§ **TEXT PASSAGE**:
Paul Pollock was recently quoted in a Pensions & Investments article that covers the outlook for private equity firms in 2026 across deals, exits, and fundraising.
The article reads:
Even as deal activity improved in 2025, with nearly $900 billion in deal activity through the third quarter, the private equity ecosystem is largely still unsatisfied, according to Paul Pollock, a partner at Crowell & Moring, a law firm focused on middle-market private equity firms.
“The industry consensus is it has to get better. And the industry’s been saying that now for two years because there really has not been a lot of deal volume in the last couple of years,” Pollock said. “You know, interest rates are too high, multiples have been too high. A lot of it is a hangover for the buyout frenzy that happened immediately after the pandemic.”
Pollock said deal activity was especially weak for lower and middle-market firms in 2025, a trend that could see a reversal next year as interest rates continue to ease, allowing for cheaper debt financing and stronger competition.
Within the middle market, Pollock said he expects AI-enabled healthcare companies to be of interest in 2026, noting that the inclusion of AI in a company’s mandate was of upmost importance to investors.
“We go to a big healthcare conference in Las Vegas every year. Two years ago, of the 15,000 people in all the booths there, maybe 20% had an AI angle. This year, it was basically 100%. So, if you didn’t have an AI angle, nobody’s looking at your company, nobody’s investing.”
Additionally, Pollock forecasted an uptick in middle-market deals within the governmental contractors space.
“Because of everything that’s going on in Washington. There’s a lot of consolidation going on right now, in the defense and aerospace industry,” he said.

(Records from a data source)
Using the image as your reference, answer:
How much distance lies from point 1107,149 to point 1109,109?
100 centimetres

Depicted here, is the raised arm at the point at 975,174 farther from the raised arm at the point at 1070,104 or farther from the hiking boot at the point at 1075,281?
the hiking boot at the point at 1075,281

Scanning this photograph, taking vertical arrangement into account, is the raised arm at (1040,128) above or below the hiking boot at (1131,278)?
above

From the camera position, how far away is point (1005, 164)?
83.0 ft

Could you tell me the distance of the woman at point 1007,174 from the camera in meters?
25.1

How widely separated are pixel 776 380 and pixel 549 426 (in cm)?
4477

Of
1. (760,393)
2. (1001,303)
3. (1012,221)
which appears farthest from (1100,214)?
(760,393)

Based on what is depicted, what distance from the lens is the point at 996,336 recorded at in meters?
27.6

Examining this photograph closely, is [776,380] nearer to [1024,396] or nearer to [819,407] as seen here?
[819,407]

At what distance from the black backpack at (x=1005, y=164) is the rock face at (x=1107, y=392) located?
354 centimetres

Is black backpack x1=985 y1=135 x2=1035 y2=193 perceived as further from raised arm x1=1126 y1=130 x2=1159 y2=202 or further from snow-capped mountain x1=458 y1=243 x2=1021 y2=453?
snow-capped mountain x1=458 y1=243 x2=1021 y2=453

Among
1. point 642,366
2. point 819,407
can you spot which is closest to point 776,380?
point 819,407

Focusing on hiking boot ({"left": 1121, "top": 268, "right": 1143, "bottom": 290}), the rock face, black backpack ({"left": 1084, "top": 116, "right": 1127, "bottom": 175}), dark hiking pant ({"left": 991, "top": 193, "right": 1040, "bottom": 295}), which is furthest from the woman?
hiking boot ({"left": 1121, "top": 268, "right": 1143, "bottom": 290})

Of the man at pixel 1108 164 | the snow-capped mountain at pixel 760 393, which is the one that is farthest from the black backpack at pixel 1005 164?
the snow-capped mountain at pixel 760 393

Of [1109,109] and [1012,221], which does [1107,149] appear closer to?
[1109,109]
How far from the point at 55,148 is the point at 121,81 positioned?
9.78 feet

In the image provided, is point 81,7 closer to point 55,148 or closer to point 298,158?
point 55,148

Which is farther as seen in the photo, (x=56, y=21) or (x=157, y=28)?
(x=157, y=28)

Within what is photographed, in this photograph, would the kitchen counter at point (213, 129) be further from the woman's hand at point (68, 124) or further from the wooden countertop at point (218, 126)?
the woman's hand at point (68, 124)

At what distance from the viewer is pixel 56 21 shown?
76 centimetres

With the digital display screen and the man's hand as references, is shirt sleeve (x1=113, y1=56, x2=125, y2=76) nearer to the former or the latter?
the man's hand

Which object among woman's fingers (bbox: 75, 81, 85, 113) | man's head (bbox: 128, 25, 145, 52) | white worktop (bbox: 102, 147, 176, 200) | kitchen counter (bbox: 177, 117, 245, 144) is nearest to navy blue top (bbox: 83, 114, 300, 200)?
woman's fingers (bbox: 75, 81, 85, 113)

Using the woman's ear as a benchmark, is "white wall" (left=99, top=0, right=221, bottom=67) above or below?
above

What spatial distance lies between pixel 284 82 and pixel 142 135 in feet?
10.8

--

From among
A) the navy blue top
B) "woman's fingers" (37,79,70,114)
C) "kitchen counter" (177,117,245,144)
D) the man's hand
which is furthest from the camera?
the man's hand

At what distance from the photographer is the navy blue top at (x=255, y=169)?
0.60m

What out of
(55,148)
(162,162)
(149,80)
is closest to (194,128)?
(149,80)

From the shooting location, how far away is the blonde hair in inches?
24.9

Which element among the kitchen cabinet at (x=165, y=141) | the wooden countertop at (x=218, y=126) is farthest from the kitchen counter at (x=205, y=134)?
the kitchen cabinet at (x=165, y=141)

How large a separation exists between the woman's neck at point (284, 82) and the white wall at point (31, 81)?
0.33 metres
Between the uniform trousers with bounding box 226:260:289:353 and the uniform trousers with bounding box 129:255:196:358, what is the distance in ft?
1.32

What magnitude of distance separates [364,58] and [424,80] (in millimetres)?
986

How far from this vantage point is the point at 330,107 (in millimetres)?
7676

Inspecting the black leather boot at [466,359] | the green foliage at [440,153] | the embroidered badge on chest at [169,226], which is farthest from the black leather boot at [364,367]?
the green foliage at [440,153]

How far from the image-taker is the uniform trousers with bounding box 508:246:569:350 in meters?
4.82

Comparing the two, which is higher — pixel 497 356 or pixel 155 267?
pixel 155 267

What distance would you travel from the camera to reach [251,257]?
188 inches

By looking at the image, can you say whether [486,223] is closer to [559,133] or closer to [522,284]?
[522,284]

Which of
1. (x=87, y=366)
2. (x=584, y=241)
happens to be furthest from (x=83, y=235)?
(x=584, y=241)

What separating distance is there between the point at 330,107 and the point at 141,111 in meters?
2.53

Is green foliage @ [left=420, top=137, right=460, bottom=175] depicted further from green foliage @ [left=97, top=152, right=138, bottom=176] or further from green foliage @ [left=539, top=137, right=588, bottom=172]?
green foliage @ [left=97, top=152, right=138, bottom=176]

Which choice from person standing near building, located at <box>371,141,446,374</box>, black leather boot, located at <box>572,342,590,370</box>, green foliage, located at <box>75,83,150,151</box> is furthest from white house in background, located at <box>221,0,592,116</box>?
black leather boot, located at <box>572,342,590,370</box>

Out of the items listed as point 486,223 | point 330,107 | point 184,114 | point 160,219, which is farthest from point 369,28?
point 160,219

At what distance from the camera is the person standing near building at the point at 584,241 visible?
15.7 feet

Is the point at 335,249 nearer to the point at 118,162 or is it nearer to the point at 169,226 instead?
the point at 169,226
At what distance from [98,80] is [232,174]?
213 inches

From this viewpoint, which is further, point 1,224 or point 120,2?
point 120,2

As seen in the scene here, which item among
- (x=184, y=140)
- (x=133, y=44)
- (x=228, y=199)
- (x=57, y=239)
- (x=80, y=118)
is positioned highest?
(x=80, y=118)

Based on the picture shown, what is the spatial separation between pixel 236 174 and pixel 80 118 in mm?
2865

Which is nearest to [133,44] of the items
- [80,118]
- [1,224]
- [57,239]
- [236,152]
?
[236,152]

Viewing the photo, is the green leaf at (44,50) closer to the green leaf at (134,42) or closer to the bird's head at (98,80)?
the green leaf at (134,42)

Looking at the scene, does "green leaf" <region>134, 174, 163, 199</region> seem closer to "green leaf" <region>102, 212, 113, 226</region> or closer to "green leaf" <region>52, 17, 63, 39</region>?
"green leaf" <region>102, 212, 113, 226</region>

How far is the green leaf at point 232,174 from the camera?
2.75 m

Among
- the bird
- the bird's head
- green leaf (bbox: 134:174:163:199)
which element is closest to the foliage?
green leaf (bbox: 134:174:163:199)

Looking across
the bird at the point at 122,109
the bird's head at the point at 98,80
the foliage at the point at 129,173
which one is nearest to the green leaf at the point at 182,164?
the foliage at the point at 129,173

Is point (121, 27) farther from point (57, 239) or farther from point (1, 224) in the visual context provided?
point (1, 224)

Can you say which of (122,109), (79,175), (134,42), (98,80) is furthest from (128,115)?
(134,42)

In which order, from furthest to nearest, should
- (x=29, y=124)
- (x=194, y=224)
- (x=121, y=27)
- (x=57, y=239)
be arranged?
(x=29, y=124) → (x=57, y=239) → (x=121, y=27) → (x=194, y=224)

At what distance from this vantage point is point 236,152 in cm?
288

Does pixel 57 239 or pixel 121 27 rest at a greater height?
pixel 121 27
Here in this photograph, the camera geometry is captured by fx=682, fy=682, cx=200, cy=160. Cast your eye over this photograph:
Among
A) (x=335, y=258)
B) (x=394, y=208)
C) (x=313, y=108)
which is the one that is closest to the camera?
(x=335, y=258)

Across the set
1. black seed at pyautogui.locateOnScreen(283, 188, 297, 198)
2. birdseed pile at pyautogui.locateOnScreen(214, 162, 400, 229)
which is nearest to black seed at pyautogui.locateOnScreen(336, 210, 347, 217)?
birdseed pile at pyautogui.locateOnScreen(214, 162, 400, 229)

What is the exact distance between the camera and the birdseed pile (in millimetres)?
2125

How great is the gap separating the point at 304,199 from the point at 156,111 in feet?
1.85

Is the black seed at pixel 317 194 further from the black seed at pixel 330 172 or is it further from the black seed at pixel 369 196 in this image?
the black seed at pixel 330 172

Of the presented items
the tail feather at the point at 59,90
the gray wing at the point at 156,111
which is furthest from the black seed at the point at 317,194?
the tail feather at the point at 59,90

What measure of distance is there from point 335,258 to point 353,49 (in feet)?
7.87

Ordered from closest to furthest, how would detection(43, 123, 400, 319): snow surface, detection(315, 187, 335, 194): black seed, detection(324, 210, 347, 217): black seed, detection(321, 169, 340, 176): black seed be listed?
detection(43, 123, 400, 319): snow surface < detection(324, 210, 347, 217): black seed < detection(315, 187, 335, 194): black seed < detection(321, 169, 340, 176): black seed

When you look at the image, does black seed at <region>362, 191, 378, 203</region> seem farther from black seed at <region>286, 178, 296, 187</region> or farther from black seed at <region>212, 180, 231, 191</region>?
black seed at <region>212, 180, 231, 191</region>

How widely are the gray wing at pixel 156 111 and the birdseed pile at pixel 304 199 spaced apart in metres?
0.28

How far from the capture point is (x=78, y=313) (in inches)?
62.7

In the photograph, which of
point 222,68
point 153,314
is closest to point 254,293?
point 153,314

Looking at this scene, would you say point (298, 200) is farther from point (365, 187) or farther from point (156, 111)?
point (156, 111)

==

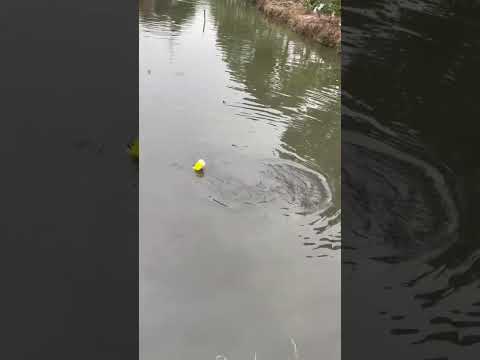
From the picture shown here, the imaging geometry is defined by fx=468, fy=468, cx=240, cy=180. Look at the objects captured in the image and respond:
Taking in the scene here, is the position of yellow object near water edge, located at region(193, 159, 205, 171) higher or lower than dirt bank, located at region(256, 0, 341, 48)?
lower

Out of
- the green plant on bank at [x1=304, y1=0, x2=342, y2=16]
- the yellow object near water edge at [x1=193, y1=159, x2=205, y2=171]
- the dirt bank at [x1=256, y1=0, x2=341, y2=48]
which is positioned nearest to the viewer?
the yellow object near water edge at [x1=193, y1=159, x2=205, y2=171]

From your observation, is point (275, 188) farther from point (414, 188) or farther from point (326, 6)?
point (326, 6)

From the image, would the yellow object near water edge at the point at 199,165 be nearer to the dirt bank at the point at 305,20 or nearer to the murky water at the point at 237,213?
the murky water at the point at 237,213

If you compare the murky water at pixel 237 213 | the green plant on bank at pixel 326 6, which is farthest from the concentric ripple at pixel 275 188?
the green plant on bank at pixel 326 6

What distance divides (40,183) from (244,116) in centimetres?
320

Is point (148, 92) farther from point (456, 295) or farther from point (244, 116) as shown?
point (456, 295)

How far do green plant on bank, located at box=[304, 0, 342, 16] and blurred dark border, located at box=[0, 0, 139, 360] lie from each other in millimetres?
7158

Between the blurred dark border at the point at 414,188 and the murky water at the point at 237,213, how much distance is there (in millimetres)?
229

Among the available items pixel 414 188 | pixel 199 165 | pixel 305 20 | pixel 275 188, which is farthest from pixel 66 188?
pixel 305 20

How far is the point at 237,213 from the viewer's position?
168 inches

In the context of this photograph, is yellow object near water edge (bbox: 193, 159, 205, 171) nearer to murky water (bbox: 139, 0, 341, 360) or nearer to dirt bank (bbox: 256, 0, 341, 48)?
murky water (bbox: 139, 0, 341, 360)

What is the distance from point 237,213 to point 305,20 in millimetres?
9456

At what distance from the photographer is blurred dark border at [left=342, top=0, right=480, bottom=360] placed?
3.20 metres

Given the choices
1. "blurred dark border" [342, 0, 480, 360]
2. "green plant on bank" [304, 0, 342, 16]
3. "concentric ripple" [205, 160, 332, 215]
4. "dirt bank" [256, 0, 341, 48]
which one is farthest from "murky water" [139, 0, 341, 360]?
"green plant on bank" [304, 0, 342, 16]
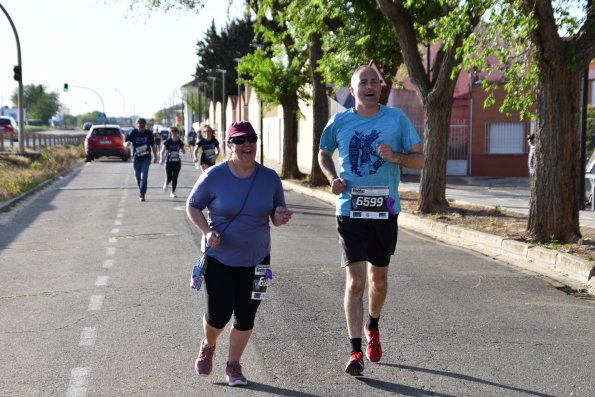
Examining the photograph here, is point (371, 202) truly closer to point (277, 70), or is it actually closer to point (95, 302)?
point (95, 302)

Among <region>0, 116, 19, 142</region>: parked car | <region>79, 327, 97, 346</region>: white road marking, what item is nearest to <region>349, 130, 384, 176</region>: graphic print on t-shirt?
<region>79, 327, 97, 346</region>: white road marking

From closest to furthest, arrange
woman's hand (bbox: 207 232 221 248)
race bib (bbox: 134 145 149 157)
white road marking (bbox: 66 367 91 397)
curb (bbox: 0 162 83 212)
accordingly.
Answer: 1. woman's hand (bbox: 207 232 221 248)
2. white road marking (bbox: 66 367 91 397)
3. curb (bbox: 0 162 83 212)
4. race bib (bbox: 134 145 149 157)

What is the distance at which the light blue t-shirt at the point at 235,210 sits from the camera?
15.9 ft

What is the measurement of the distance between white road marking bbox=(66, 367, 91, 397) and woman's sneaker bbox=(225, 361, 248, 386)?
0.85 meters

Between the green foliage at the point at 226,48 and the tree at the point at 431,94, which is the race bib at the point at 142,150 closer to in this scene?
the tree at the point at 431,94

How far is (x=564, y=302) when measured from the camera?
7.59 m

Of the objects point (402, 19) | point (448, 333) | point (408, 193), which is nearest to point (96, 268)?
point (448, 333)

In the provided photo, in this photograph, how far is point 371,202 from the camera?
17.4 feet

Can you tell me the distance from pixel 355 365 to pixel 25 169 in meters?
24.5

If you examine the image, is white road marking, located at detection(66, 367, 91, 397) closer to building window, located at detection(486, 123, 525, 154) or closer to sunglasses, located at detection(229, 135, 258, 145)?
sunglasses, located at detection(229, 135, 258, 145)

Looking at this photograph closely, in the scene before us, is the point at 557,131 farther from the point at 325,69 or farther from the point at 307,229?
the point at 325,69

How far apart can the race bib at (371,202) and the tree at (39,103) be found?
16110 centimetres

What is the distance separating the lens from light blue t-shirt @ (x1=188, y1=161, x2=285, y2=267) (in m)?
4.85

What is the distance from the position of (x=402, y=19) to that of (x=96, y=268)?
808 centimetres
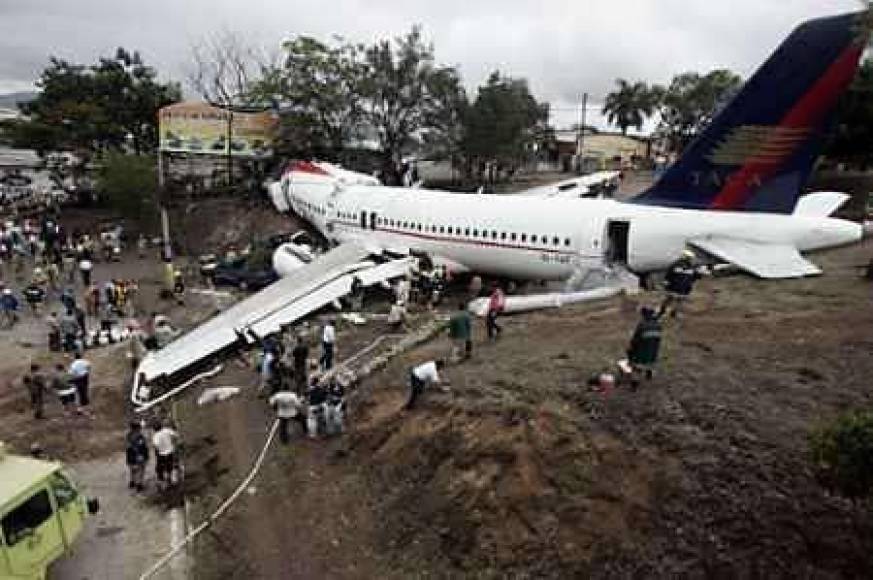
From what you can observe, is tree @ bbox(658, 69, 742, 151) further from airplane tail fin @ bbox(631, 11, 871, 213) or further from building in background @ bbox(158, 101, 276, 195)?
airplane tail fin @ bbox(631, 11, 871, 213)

§ **TASK STATEMENT**: In the passage on the private equity outlook, reproduce word for word the section that opens with "Pollock said deal" and closes with "and stronger competition.".

§ **RESULT**:
Pollock said deal activity was especially weak for lower and middle-market firms in 2025, a trend that could see a reversal next year as interest rates continue to ease, allowing for cheaper debt financing and stronger competition.